原文抜粋
☆ ☆ ☆ ☆ ☆
『枯れ葉』主演のアルマ・ポウスティさんに聞く、人間カウリスマキとユニヴァース

いよいよ15日から公開となるフィンランドのアキ・カウリスマキ監督最新作『枯れ葉』。第76回カンヌ国際映画祭審査員賞、2023年国際批評家連盟賞年間グランプリに輝き、TIME誌が選ぶ2023年のベスト映画で1位に選出と各国で話題をよぶ本作ですが、日本公開に先駆けて主演のアルマ・ポウスティさんが来日。

アルマさん演じる主人公アンサのこと、また名物監督との仕事について、そしてムーミンの生みの親であるトーベ・ヤンソンを演じた前作『TOVE/トーベ』のことまで伺いました。(一部、映画のネタバレも含みますので、ぜひ鑑賞後にご覧ください!)

-カウリスマキ監督と仕事をされて、どうでしたか?

彼は大きなハートをもったヒューマニストです。もちろん巨匠ですが、とてもやさしいんです。彼が書く脚本はすごく短くて、でも詩的でユーモアにあふれています。脚本は短いのですが、監督には「どう撮りたいか」の明確なビジョンがあるんです。

35mmのフィルムを使って、モニターは見ないで。すべて現場で自分で進める、とてもオールドスクールな撮り方をしています。

-オールドスクールな撮り方は、フィンランドでもやはり稀なのでしょうか?

そうですね。フィルムはお金も手間もかかります。でも『TOVE/トーベ』はフィルムでした。あの作品も特別でしたね。それからスウェーデンのロイ・アンダーソンもフィルムで撮っていますよね。彼もレアなケースだと思います。


『枯れ葉』より Photo:Malla Hukkanen © Sputnik

-アンサの役作りはどのようにされたのでしょうか?アドリブなどはあったのでしょうか?

彼女について知りたいことは、すべて脚本に書いてありました。注意深く脚本を読んでいけば理解することができたので、わたしがあえてキャラクターを開拓する必要はありませんでした。
☆ ☆ ☆ ☆ ☆
[空間データセットからの抜粋]

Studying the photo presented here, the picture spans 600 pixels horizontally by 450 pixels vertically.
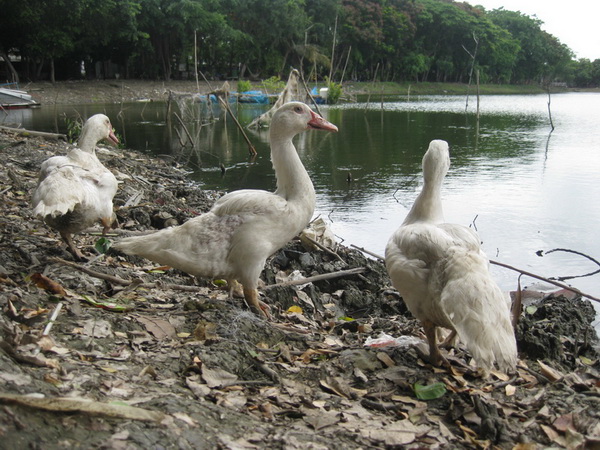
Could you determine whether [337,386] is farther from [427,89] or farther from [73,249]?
[427,89]

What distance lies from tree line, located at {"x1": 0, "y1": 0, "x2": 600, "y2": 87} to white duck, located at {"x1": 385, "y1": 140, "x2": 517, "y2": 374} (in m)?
22.9

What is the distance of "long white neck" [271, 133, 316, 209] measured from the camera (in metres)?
4.83

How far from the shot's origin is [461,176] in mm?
14164

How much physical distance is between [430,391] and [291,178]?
2234mm

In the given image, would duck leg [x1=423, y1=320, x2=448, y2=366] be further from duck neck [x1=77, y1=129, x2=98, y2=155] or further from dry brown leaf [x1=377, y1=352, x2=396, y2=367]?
duck neck [x1=77, y1=129, x2=98, y2=155]

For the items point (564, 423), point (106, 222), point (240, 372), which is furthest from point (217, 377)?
point (106, 222)

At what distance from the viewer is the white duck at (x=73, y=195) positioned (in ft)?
16.6

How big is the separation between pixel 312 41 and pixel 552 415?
6426cm

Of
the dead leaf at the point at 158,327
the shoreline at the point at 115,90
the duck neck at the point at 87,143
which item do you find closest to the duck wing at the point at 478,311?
the dead leaf at the point at 158,327

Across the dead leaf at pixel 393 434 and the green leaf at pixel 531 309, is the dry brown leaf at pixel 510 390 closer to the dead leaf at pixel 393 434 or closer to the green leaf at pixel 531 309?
the dead leaf at pixel 393 434

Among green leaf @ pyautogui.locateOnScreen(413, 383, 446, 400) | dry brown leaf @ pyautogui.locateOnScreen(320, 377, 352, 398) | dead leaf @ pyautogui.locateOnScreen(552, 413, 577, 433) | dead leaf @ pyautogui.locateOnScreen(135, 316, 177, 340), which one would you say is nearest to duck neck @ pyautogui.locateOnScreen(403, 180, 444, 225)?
green leaf @ pyautogui.locateOnScreen(413, 383, 446, 400)

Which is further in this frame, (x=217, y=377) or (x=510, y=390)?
(x=510, y=390)

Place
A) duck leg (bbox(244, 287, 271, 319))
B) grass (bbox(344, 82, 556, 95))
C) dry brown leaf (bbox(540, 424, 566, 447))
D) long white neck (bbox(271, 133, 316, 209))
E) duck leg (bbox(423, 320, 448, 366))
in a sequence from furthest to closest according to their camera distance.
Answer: grass (bbox(344, 82, 556, 95))
long white neck (bbox(271, 133, 316, 209))
duck leg (bbox(244, 287, 271, 319))
duck leg (bbox(423, 320, 448, 366))
dry brown leaf (bbox(540, 424, 566, 447))

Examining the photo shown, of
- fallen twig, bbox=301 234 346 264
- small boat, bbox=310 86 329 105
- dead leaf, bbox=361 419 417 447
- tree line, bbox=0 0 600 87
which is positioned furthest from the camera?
tree line, bbox=0 0 600 87
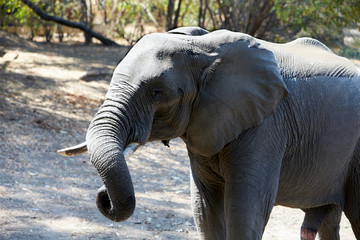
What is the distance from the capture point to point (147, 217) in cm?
658

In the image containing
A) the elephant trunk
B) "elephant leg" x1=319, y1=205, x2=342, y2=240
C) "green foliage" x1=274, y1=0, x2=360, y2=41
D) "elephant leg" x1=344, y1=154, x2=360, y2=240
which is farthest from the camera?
"green foliage" x1=274, y1=0, x2=360, y2=41

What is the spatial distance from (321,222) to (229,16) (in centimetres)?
1100

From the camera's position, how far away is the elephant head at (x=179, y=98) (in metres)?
3.02

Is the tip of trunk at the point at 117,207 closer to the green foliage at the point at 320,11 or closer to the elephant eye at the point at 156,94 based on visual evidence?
the elephant eye at the point at 156,94

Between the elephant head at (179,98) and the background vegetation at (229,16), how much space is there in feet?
20.9

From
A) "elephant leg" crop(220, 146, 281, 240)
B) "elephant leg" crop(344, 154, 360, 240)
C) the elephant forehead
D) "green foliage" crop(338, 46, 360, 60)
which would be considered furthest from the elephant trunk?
"green foliage" crop(338, 46, 360, 60)

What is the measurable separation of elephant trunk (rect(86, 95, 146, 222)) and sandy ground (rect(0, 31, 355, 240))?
262 centimetres

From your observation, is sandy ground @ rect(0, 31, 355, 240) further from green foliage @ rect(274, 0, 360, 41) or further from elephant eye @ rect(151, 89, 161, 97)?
green foliage @ rect(274, 0, 360, 41)

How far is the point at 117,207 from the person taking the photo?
3.01 meters

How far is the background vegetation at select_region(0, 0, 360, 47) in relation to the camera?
483 inches

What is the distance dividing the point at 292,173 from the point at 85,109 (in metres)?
7.47

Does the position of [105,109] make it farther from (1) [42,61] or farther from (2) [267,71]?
(1) [42,61]

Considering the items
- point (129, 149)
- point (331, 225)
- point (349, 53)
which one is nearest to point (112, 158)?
point (129, 149)

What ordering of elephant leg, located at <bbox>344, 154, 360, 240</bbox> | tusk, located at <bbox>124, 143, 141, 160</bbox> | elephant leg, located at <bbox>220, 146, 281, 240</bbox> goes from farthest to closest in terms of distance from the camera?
elephant leg, located at <bbox>344, 154, 360, 240</bbox>, elephant leg, located at <bbox>220, 146, 281, 240</bbox>, tusk, located at <bbox>124, 143, 141, 160</bbox>
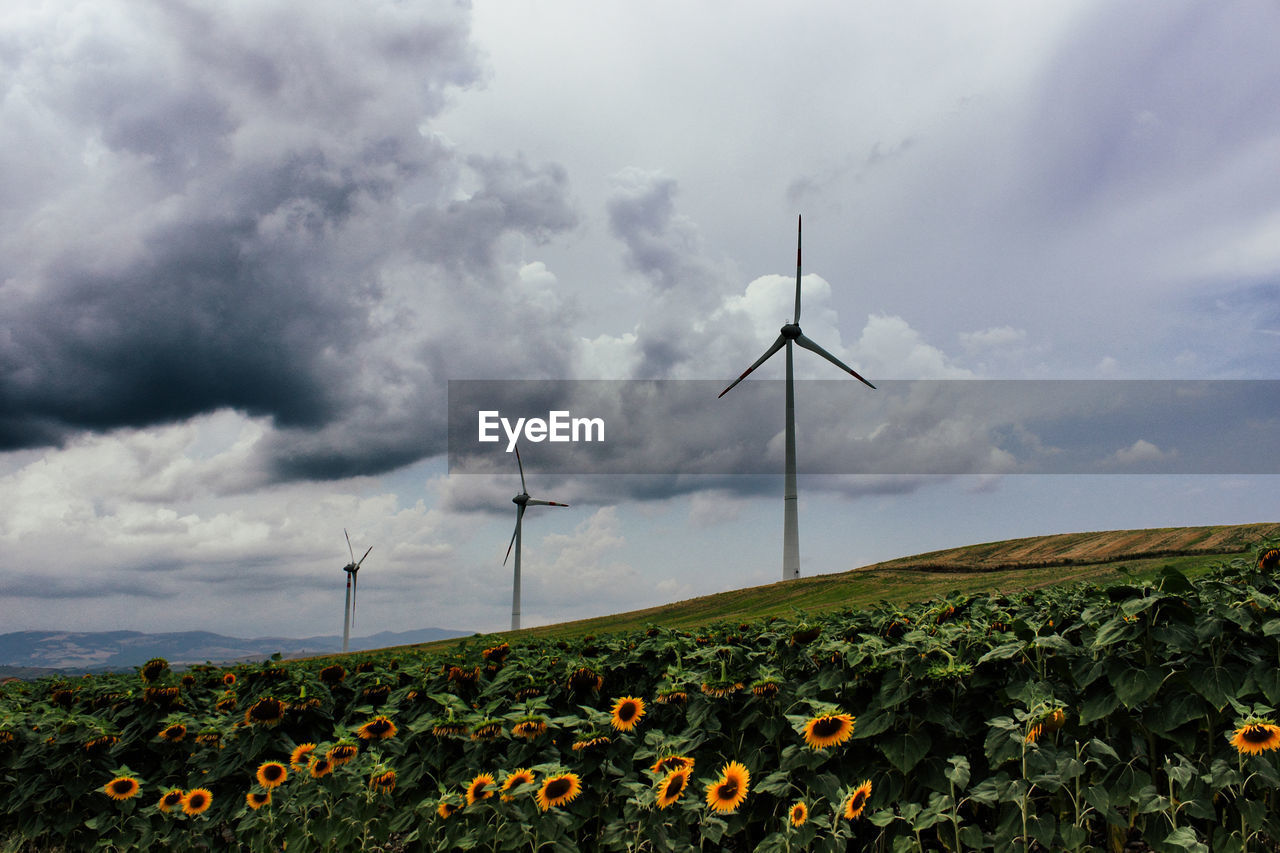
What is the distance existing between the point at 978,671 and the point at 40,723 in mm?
9139

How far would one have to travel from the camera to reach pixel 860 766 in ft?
17.3

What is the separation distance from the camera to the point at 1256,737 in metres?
4.39

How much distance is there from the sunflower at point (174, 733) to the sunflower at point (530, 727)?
4034 mm

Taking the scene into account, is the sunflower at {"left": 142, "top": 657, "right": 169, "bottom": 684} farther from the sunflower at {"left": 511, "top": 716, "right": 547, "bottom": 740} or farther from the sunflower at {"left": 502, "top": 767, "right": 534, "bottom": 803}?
the sunflower at {"left": 502, "top": 767, "right": 534, "bottom": 803}

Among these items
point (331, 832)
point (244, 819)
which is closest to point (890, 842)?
point (331, 832)

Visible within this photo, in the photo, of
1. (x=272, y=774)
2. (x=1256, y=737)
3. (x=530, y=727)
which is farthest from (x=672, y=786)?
(x=272, y=774)

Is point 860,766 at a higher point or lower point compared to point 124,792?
higher

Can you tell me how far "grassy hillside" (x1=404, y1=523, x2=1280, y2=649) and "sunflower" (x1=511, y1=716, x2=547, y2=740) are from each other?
36.1m

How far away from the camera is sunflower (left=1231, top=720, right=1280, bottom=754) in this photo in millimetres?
4351

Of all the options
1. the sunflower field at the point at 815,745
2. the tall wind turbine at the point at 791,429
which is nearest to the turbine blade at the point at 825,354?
the tall wind turbine at the point at 791,429

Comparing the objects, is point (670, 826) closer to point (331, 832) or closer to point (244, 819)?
point (331, 832)

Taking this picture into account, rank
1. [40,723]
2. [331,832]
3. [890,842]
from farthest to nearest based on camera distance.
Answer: [40,723] → [331,832] → [890,842]

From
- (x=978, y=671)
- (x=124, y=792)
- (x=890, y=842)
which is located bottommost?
(x=124, y=792)

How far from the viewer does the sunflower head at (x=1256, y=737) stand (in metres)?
4.35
☆ ☆ ☆ ☆ ☆
問題文
原文抜粋によると、『枯れ葉』はカンヌ国際映画祭で何の賞を受けましたか?

解答
第76回カンヌ国際映画祭審査員賞です。